**SUPPLIED ENTRIES**
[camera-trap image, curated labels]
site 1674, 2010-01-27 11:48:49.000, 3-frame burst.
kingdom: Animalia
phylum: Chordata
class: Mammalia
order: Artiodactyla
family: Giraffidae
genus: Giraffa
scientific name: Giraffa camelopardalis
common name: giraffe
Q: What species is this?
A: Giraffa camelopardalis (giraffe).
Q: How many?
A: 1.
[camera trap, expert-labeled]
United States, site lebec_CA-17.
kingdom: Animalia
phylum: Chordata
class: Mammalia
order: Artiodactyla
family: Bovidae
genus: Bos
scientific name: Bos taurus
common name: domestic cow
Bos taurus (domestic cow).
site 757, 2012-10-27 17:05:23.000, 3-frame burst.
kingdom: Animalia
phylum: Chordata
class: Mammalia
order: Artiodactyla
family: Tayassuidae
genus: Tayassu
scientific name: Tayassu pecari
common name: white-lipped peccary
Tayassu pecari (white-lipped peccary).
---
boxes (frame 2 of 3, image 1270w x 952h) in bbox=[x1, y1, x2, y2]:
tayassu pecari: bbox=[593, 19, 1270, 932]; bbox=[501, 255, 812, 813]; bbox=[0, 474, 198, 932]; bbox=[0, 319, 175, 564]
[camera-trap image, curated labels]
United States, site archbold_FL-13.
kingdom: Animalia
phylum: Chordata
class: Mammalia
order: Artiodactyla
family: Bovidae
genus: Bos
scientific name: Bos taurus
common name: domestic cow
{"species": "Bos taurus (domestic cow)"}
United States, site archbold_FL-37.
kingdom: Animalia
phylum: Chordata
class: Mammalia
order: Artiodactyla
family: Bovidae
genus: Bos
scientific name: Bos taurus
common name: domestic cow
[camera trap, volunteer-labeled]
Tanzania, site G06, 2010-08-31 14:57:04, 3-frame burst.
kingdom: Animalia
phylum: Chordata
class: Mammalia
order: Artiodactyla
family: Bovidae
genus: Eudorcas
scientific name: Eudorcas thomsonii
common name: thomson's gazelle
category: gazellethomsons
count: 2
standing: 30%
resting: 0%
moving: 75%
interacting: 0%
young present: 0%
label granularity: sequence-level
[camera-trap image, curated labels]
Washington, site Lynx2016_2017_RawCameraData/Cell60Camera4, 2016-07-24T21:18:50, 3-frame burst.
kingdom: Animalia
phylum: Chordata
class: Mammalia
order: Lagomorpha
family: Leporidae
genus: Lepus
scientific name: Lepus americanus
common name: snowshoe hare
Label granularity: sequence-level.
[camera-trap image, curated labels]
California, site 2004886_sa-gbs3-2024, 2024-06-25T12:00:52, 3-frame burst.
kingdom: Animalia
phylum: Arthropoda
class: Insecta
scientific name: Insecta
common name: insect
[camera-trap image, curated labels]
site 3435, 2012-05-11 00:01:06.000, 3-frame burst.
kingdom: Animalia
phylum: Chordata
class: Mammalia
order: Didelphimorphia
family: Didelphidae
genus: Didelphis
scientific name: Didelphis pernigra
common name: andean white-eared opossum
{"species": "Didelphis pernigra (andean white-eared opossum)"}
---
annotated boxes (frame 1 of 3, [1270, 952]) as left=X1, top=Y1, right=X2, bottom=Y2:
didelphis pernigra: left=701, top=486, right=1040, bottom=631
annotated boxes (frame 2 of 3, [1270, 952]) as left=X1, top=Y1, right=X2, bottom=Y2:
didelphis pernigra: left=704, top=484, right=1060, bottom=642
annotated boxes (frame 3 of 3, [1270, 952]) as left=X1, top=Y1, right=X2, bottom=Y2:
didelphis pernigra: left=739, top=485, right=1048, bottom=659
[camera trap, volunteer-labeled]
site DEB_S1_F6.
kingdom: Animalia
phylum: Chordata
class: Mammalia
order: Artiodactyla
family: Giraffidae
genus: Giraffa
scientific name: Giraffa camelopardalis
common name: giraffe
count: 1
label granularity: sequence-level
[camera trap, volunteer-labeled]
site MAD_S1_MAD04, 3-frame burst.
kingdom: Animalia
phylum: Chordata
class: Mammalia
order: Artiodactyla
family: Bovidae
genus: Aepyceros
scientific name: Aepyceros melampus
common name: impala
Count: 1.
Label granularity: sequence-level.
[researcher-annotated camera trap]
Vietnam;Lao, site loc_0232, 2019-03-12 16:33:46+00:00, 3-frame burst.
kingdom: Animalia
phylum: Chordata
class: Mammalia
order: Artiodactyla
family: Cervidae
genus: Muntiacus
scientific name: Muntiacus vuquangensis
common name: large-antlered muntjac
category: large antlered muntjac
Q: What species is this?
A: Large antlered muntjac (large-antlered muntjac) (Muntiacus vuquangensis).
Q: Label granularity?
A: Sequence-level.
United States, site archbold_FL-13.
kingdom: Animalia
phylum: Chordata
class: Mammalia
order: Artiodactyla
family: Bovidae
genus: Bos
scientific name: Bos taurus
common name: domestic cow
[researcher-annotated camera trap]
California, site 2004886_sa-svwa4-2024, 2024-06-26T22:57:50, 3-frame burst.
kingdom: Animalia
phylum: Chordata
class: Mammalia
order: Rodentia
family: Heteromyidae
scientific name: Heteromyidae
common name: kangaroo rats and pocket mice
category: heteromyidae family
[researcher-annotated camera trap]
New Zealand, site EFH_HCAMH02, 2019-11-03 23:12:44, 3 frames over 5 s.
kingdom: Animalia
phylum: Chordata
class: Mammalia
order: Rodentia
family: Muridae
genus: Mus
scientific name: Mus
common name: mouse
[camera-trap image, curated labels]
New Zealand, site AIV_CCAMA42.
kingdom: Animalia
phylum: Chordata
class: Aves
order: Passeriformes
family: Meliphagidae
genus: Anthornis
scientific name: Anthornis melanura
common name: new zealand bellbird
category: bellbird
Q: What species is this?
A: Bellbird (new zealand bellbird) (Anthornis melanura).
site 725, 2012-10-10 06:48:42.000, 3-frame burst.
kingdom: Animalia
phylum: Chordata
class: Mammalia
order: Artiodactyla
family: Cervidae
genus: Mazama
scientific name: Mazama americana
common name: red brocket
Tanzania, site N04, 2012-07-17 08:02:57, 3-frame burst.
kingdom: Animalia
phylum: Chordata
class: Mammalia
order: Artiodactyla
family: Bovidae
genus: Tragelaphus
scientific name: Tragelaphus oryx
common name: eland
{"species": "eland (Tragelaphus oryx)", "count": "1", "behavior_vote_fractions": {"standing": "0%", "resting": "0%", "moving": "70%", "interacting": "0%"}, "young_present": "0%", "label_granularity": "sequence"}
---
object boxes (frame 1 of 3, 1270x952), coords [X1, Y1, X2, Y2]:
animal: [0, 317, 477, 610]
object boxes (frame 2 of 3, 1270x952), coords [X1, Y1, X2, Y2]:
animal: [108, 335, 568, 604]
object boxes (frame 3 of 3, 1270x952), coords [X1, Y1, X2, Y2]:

**TASK TO CARRY OUT**
Every one of the records is to be copied word for word.

**OUTPUT FOR THIS TASK**
[camera-trap image, curated labels]
site 1674, 2010-01-27 11:48:49.000, 3-frame burst.
kingdom: Animalia
phylum: Chordata
class: Mammalia
order: Artiodactyla
family: Giraffidae
genus: Giraffa
scientific name: Giraffa camelopardalis
common name: giraffe
Q: What species is this?
A: Giraffa camelopardalis (giraffe).
Q: How many?
A: 1.
[camera trap, expert-labeled]
United States, site lebec_CA-17.
kingdom: Animalia
phylum: Chordata
class: Mammalia
order: Artiodactyla
family: Bovidae
genus: Bos
scientific name: Bos taurus
common name: domestic cow
Bos taurus (domestic cow).
site 757, 2012-10-27 17:05:23.000, 3-frame burst.
kingdom: Animalia
phylum: Chordata
class: Mammalia
order: Artiodactyla
family: Tayassuidae
genus: Tayassu
scientific name: Tayassu pecari
common name: white-lipped peccary
Tayassu pecari (white-lipped peccary).
---
boxes (frame 2 of 3, image 1270w x 952h) in bbox=[x1, y1, x2, y2]:
tayassu pecari: bbox=[593, 19, 1270, 932]; bbox=[501, 255, 812, 813]; bbox=[0, 474, 198, 932]; bbox=[0, 319, 175, 564]
[camera-trap image, curated labels]
United States, site archbold_FL-13.
kingdom: Animalia
phylum: Chordata
class: Mammalia
order: Artiodactyla
family: Bovidae
genus: Bos
scientific name: Bos taurus
common name: domestic cow
{"species": "Bos taurus (domestic cow)"}
United States, site archbold_FL-37.
kingdom: Animalia
phylum: Chordata
class: Mammalia
order: Artiodactyla
family: Bovidae
genus: Bos
scientific name: Bos taurus
common name: domestic cow
[camera trap, volunteer-labeled]
Tanzania, site G06, 2010-08-31 14:57:04, 3-frame burst.
kingdom: Animalia
phylum: Chordata
class: Mammalia
order: Artiodactyla
family: Bovidae
genus: Eudorcas
scientific name: Eudorcas thomsonii
common name: thomson's gazelle
category: gazellethomsons
count: 2
standing: 30%
resting: 0%
moving: 75%
interacting: 0%
young present: 0%
label granularity: sequence-level
[camera-trap image, curated labels]
Washington, site Lynx2016_2017_RawCameraData/Cell60Camera4, 2016-07-24T21:18:50, 3-frame burst.
kingdom: Animalia
phylum: Chordata
class: Mammalia
order: Lagomorpha
family: Leporidae
genus: Lepus
scientific name: Lepus americanus
common name: snowshoe hare
Label granularity: sequence-level.
[camera-trap image, curated labels]
California, site 2004886_sa-gbs3-2024, 2024-06-25T12:00:52, 3-frame burst.
kingdom: Animalia
phylum: Arthropoda
class: Insecta
scientific name: Insecta
common name: insect
[camera-trap image, curated labels]
site 3435, 2012-05-11 00:01:06.000, 3-frame burst.
kingdom: Animalia
phylum: Chordata
class: Mammalia
order: Didelphimorphia
family: Didelphidae
genus: Didelphis
scientific name: Didelphis pernigra
common name: andean white-eared opossum
{"species": "Didelphis pernigra (andean white-eared opossum)"}
---
annotated boxes (frame 1 of 3, [1270, 952]) as left=X1, top=Y1, right=X2, bottom=Y2:
didelphis pernigra: left=701, top=486, right=1040, bottom=631
annotated boxes (frame 2 of 3, [1270, 952]) as left=X1, top=Y1, right=X2, bottom=Y2:
didelphis pernigra: left=704, top=484, right=1060, bottom=642
annotated boxes (frame 3 of 3, [1270, 952]) as left=X1, top=Y1, right=X2, bottom=Y2:
didelphis pernigra: left=739, top=485, right=1048, bottom=659
[camera trap, volunteer-labeled]
site DEB_S1_F6.
kingdom: Animalia
phylum: Chordata
class: Mammalia
order: Artiodactyla
family: Giraffidae
genus: Giraffa
scientific name: Giraffa camelopardalis
common name: giraffe
count: 1
label granularity: sequence-level
[camera trap, volunteer-labeled]
site MAD_S1_MAD04, 3-frame burst.
kingdom: Animalia
phylum: Chordata
class: Mammalia
order: Artiodactyla
family: Bovidae
genus: Aepyceros
scientific name: Aepyceros melampus
common name: impala
Count: 1.
Label granularity: sequence-level.
[researcher-annotated camera trap]
Vietnam;Lao, site loc_0232, 2019-03-12 16:33:46+00:00, 3-frame burst.
kingdom: Animalia
phylum: Chordata
class: Mammalia
order: Artiodactyla
family: Cervidae
genus: Muntiacus
scientific name: Muntiacus vuquangensis
common name: large-antlered muntjac
category: large antlered muntjac
Q: What species is this?
A: Large antlered muntjac (large-antlered muntjac) (Muntiacus vuquangensis).
Q: Label granularity?
A: Sequence-level.
United States, site archbold_FL-13.
kingdom: Animalia
phylum: Chordata
class: Mammalia
order: Artiodactyla
family: Bovidae
genus: Bos
scientific name: Bos taurus
common name: domestic cow
[researcher-annotated camera trap]
California, site 2004886_sa-svwa4-2024, 2024-06-26T22:57:50, 3-frame burst.
kingdom: Animalia
phylum: Chordata
class: Mammalia
order: Rodentia
family: Heteromyidae
scientific name: Heteromyidae
common name: kangaroo rats and pocket mice
category: heteromyidae family
[researcher-annotated camera trap]
New Zealand, site EFH_HCAMH02, 2019-11-03 23:12:44, 3 frames over 5 s.
kingdom: Animalia
phylum: Chordata
class: Mammalia
order: Rodentia
family: Muridae
genus: Mus
scientific name: Mus
common name: mouse
[camera-trap image, curated labels]
New Zealand, site AIV_CCAMA42.
kingdom: Animalia
phylum: Chordata
class: Aves
order: Passeriformes
family: Meliphagidae
genus: Anthornis
scientific name: Anthornis melanura
common name: new zealand bellbird
category: bellbird
Q: What species is this?
A: Bellbird (new zealand bellbird) (Anthornis melanura).
site 725, 2012-10-10 06:48:42.000, 3-frame burst.
kingdom: Animalia
phylum: Chordata
class: Mammalia
order: Artiodactyla
family: Cervidae
genus: Mazama
scientific name: Mazama americana
common name: red brocket
Tanzania, site N04, 2012-07-17 08:02:57, 3-frame burst.
kingdom: Animalia
phylum: Chordata
class: Mammalia
order: Artiodactyla
family: Bovidae
genus: Tragelaphus
scientific name: Tragelaphus oryx
common name: eland
{"species": "eland (Tragelaphus oryx)", "count": "1", "behavior_vote_fractions": {"standing": "0%", "resting": "0%", "moving": "70%", "interacting": "0%"}, "young_present": "0%", "label_granularity": "sequence"}
---
object boxes (frame 1 of 3, 1270x952), coords [X1, Y1, X2, Y2]:
animal: [0, 317, 477, 610]
object boxes (frame 2 of 3, 1270x952), coords [X1, Y1, X2, Y2]:
animal: [108, 335, 568, 604]
object boxes (frame 3 of 3, 1270x952), coords [X1, Y1, X2, Y2]:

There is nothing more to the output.